● **WORK INSTRUCTIONS**
Set down the line that contains "Door Knobs Davie Village - British Columbia" and every line after it to the end of the entries, exactly as they stand and nothing more.
*** SUPPLIED DATA ***
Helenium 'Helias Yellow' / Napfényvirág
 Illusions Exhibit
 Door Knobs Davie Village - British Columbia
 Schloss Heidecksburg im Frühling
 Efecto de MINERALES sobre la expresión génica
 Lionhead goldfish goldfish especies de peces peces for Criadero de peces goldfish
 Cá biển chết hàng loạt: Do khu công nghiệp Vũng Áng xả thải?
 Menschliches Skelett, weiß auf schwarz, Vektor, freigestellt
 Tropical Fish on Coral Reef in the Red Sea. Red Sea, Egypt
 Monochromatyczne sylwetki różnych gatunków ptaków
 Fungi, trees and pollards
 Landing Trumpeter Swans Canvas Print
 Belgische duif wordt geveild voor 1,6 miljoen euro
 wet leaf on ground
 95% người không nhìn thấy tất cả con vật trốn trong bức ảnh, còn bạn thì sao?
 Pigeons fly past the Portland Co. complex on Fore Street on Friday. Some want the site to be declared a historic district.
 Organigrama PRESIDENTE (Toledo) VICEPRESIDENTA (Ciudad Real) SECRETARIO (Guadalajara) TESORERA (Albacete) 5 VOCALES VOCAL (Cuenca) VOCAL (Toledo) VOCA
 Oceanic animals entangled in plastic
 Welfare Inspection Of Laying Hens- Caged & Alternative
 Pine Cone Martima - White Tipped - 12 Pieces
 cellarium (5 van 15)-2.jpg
*** End of SUPPLIED DATA ***
● **SOLVED PROBLEM**
 Door Knobs Davie Village - British Columbia
 Schloss Heidecksburg im Frühling
 Efecto de MINERALES sobre la expresión génica
 Lionhead goldfish goldfish especies de peces peces for Criadero de peces goldfish
 Cá biển chết hàng loạt: Do khu công nghiệp Vũng Áng xả thải?
 Menschliches Skelett, weiß auf schwarz, Vektor, freigestellt
 Tropical Fish on Coral Reef in the Red Sea. Red Sea, Egypt
 Monochromatyczne sylwetki różnych gatunków ptaków
 Fungi, trees and pollards
 Landing Trumpeter Swans Canvas Print
 Belgische duif wordt geveild voor 1,6 miljoen euro
 wet leaf on ground
 95% người không nhìn thấy tất cả con vật trốn trong bức ảnh, còn bạn thì sao?
 Pigeons fly past the Portland Co. complex on Fore Street on Friday. Some want the site to be declared a historic district.
 Organigrama PRESIDENTE (Toledo) VICEPRESIDENTA (Ciudad Real) SECRETARIO (Guadalajara) TESORERA (Albacete) 5 VOCALES VOCAL (Cuenca) VOCAL (Toledo) VOCA
 Oceanic animals entangled in plastic
 Welfare Inspection Of Laying Hens- Caged & Alternative
 Pine Cone Martima - White Tipped - 12 Pieces
 cellarium (5 van 15)-2.jpg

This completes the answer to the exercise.